1. Flow chart of the analysis performed in this work.

2. Classification of missense mutations. Class 1a mutants can impair domain‐domain inhibitory interactions, as found in the phosphatase PTPN11 or the GEF Sos1. Class 1b mutants may release an inhibitory protein segment, thus resulting in activation, for example mutations in activation segment in kinases, such as BRAF. Class 2 mutants affect protein‐protein interactions and can result in a gain in signalling results from the loss of interactions with inhibitors or deactivating proteins. Examples are RAS mutations that prevent the down‐regulation by RASA1, or the binding of 14‐3‐3 proteins, which has been shown to interfere with Ras binding and inhibit Ras‐mediated plasma membrane recruitment of RAF1. Class 3 mutants destabilise a globular domain preventing folding. Class 4 mutants can affect protein localisation and/or half‐life. Class 5 mutants are neutral and are often localised on the protein surface.

Figure 4. Summary of the results from structure‐based energy calculations using FoldX

1. Structural coverage and the number of mutations predicted to be destabilising and non‐destabilising by FoldX.

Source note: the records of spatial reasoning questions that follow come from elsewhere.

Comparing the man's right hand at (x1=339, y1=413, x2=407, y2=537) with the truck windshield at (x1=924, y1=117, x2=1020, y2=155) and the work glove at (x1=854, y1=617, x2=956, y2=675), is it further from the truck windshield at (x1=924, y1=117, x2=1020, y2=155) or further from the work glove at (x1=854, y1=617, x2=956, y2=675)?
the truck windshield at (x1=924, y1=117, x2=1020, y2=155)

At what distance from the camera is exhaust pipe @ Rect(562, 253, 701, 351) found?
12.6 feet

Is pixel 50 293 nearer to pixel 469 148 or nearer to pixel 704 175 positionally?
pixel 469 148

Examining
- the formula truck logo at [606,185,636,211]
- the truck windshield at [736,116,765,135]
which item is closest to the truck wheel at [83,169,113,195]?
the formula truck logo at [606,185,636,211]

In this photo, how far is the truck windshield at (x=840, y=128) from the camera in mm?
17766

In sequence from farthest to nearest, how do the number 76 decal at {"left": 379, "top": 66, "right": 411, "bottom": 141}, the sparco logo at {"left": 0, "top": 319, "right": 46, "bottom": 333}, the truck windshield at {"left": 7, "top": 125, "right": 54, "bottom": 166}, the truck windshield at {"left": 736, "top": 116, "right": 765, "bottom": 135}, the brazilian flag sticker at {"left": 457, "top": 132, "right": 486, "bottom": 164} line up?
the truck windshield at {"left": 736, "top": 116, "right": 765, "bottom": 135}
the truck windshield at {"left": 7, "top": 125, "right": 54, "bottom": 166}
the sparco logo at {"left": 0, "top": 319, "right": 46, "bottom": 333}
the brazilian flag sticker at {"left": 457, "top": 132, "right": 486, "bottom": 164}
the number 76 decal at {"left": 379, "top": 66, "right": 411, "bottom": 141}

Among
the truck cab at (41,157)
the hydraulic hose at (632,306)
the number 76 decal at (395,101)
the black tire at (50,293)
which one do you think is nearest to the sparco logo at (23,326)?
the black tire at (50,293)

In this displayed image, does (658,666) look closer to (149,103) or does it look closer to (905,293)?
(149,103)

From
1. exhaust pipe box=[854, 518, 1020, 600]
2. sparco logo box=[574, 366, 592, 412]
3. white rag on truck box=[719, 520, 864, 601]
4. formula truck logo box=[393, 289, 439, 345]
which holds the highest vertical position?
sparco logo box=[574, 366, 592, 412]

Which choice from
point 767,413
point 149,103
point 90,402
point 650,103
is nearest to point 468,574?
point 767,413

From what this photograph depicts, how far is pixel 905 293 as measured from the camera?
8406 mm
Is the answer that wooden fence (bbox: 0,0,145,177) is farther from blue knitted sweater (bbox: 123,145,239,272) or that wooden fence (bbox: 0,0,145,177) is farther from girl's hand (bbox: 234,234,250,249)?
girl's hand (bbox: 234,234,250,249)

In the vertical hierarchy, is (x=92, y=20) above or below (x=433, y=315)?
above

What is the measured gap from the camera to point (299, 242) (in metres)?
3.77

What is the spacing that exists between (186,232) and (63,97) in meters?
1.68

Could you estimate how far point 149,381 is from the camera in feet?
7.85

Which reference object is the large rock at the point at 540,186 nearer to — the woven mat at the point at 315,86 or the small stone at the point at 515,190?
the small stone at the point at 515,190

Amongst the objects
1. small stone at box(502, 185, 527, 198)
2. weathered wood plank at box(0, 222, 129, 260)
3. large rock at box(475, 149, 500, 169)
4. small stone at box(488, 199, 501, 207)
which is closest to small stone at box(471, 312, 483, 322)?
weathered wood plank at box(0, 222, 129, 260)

2. Distribution of 427 missense mutations that map to a 3D structure into different classes.

3. Summary of the predicted effect for the 14 disease genes (proteins represented as pie diagrams). Proteins are arranged in a network similar as in Fig 1A. The grey numbers indicate the total number of different mutations represented in the pie diagrams.

Figure 5. FoldX energy changes for a gold set of RASopathy and cancer mutants

Figure 6. Schematic network model representation and model simulation results

1. Schematic representation of the network model. The 5 indicated rate constants represent the five experimentally measured rate constants for Ras WT and mutants. k_GEF is the GEF catalysed GDP dissociation, k_GAP is the GAP‐catalysed GTP hydrolysis, k_{GDP exch. intr.} is the intrinsic nucleotide dissociation, k_{GTP hydr. intr.} is the intrinsic GTP hydrolysis, and k_D is the affinity between Ras binding to the effector (EFF).

2. Results of the amount of Ras binding to effectors (Ras_EFF) in equilibrium for 12 network model simulations for using the respective 5 rate constants for Ras WT, Ras G12V (cancer) and RASopathy mutations (Ras K5N, V14I, Q22E, Q22R, P34L, P34R, T58I, G60R, E153V, F156L).